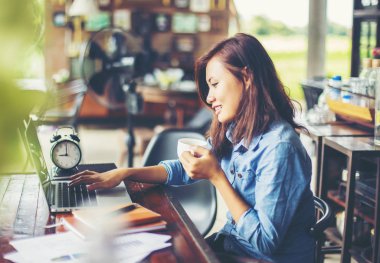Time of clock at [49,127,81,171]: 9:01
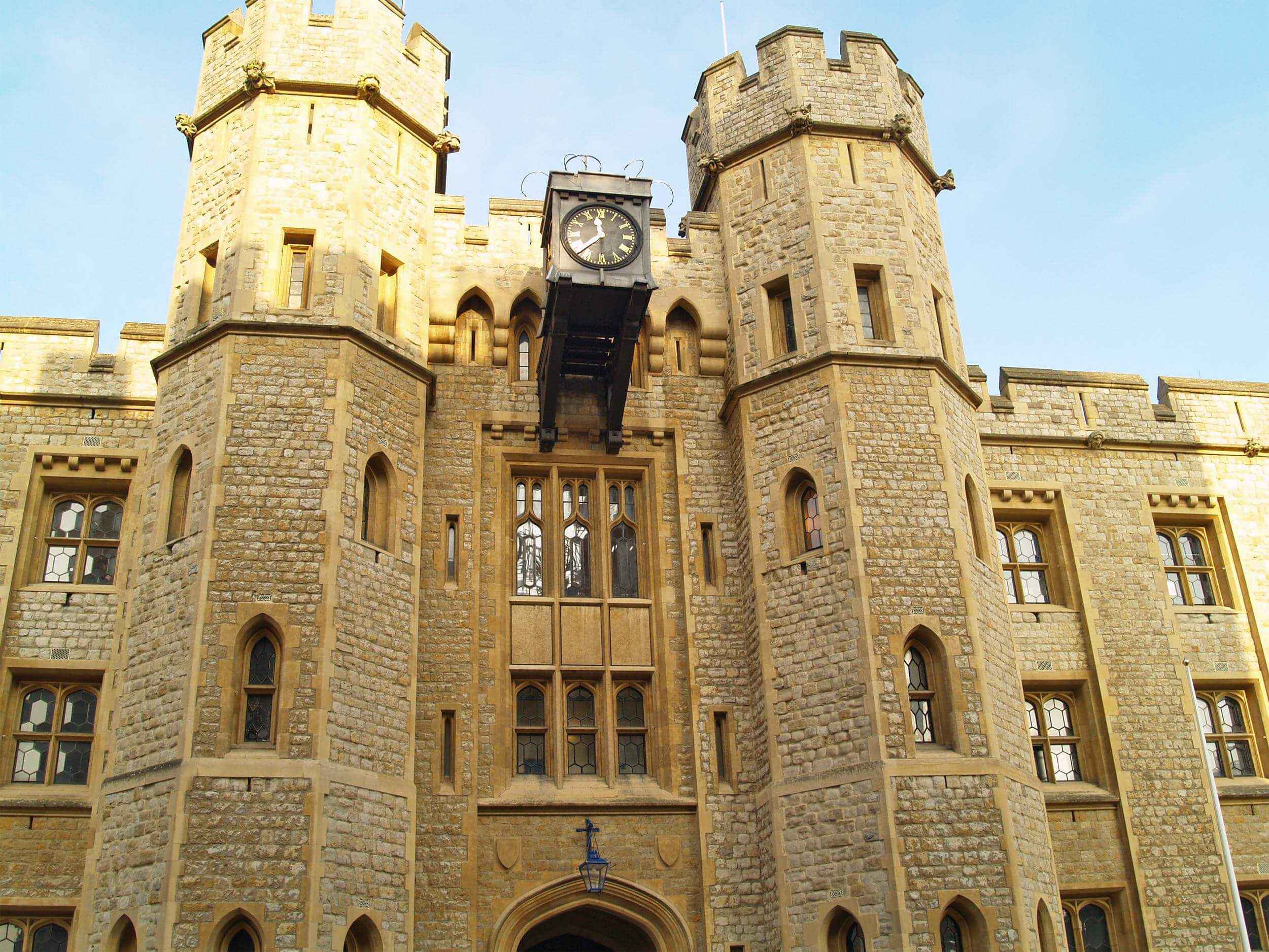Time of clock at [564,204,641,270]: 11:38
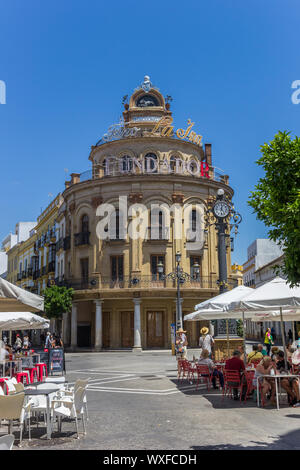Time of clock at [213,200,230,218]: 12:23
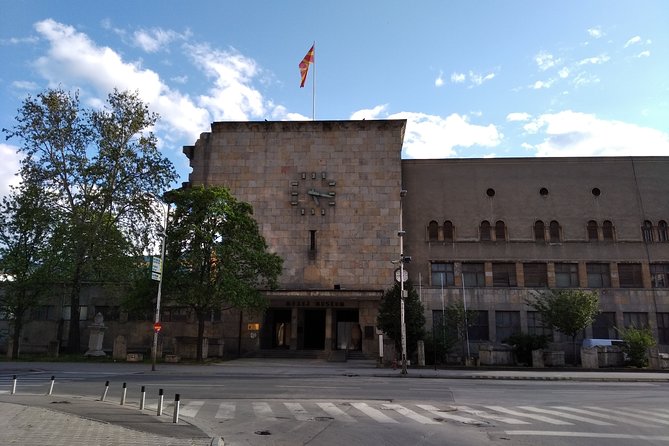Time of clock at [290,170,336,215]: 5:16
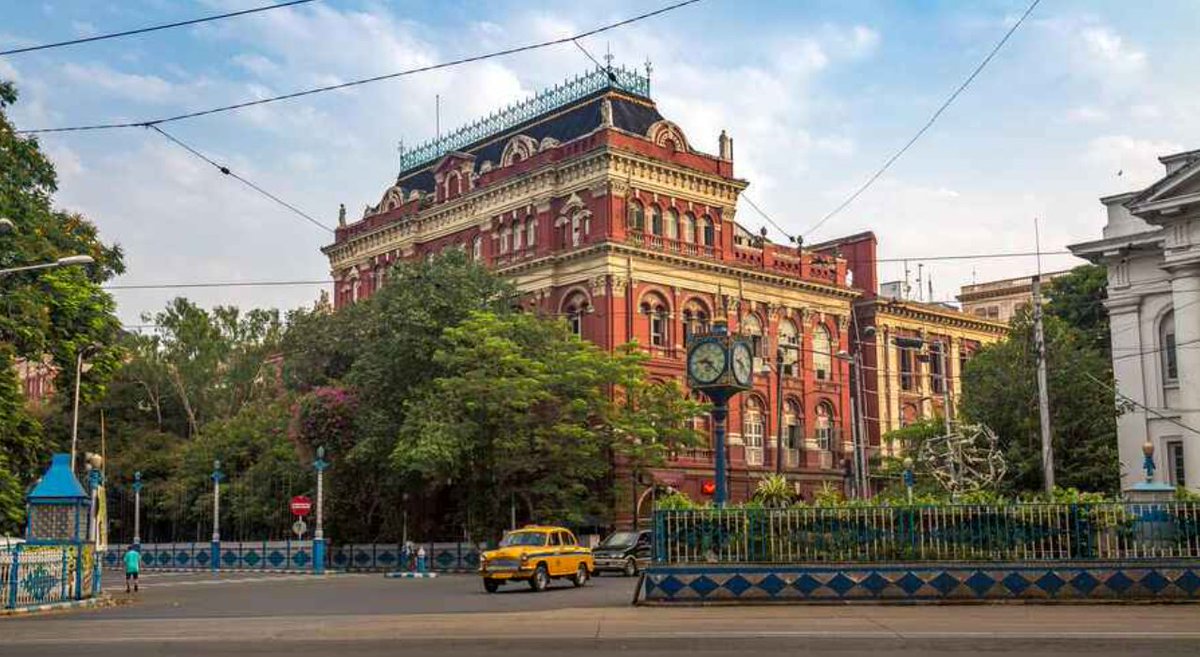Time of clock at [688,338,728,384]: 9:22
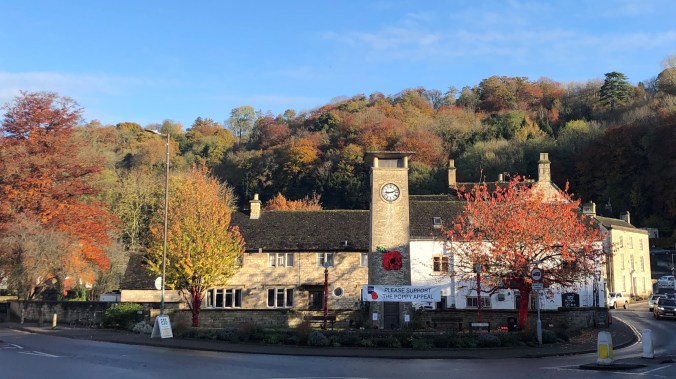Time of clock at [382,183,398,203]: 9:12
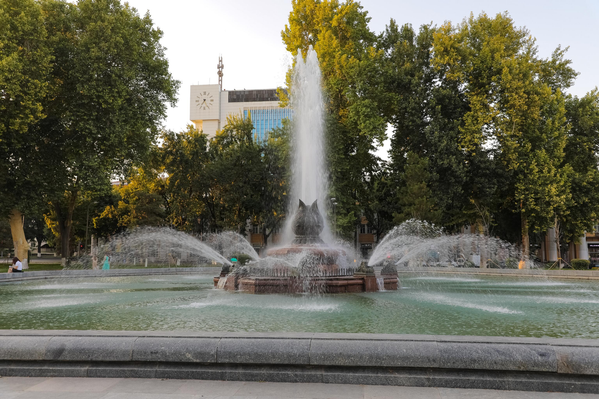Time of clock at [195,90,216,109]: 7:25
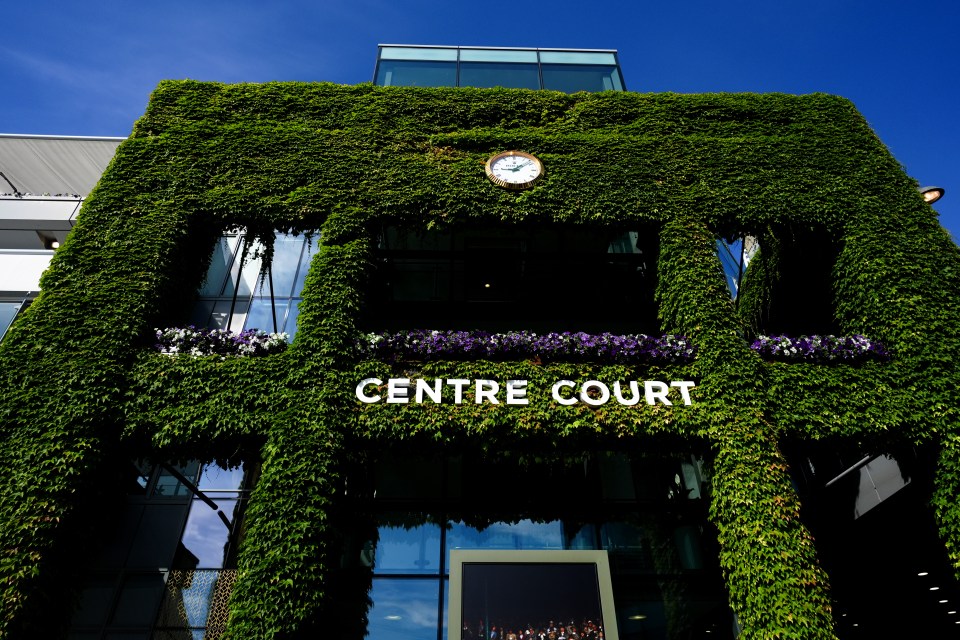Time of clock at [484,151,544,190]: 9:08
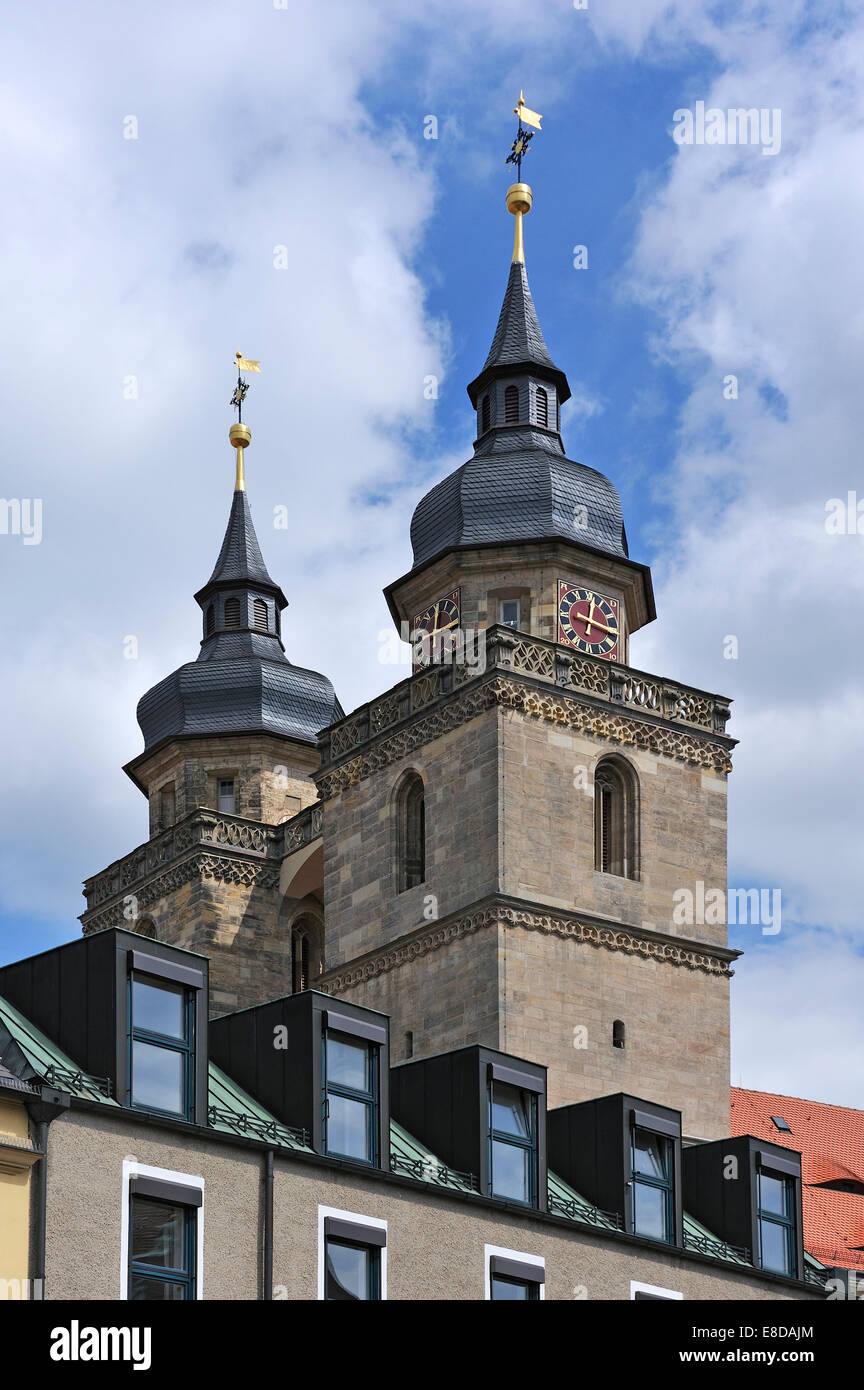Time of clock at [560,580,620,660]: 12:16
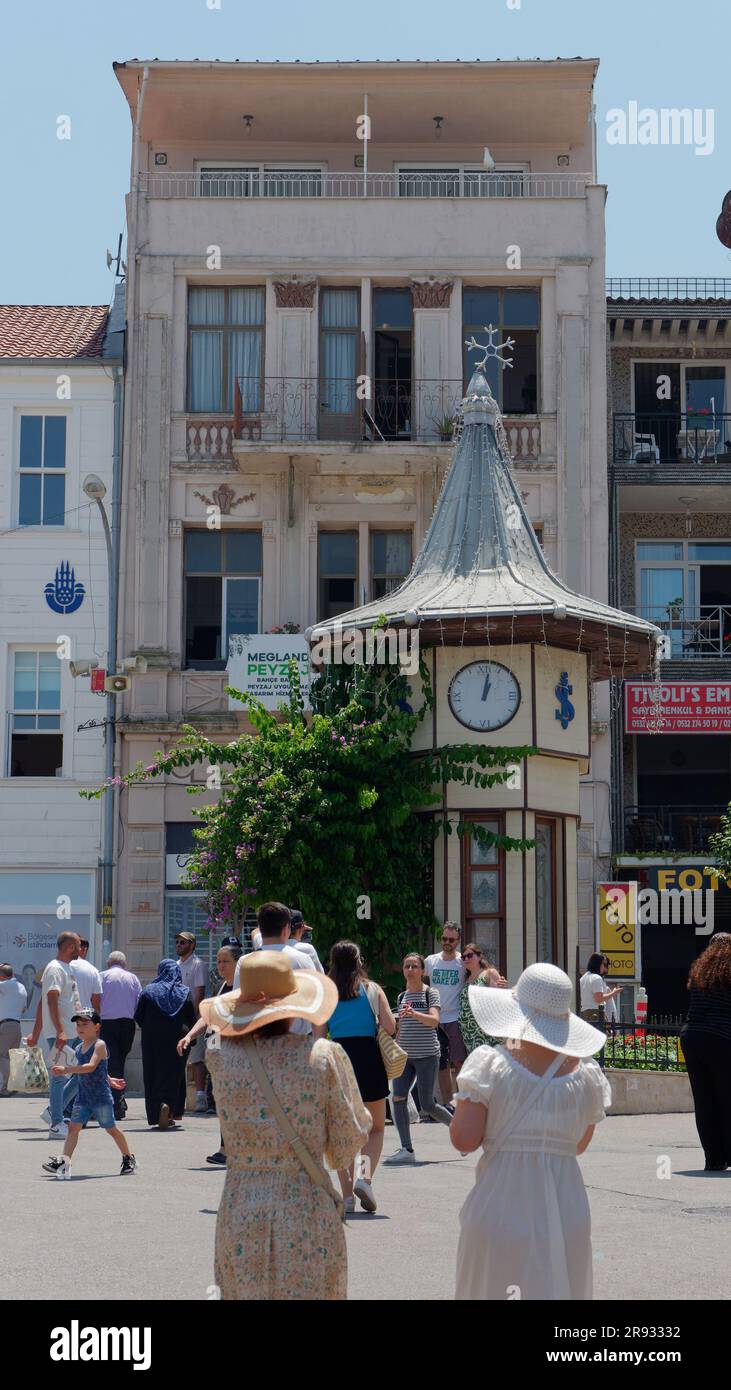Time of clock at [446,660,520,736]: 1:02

========================================================================

_Work instructions_
Turn the lines above into a numbered list and leave out any blank lines. Keep the pictures out of the answer.

_Written answer_
1. Time of clock at [49,127,81,171]: 9:01
2. Time of clock at [564,204,641,270]: 11:38
3. Time of clock at [213,200,230,218]: 12:23
4. Time of clock at [290,170,336,215]: 5:16
5. Time of clock at [688,338,728,384]: 9:22
6. Time of clock at [382,183,398,203]: 9:12
7. Time of clock at [195,90,216,109]: 7:25
8. Time of clock at [484,151,544,190]: 9:08
9. Time of clock at [560,580,620,660]: 12:16
10. Time of clock at [446,660,520,736]: 1:02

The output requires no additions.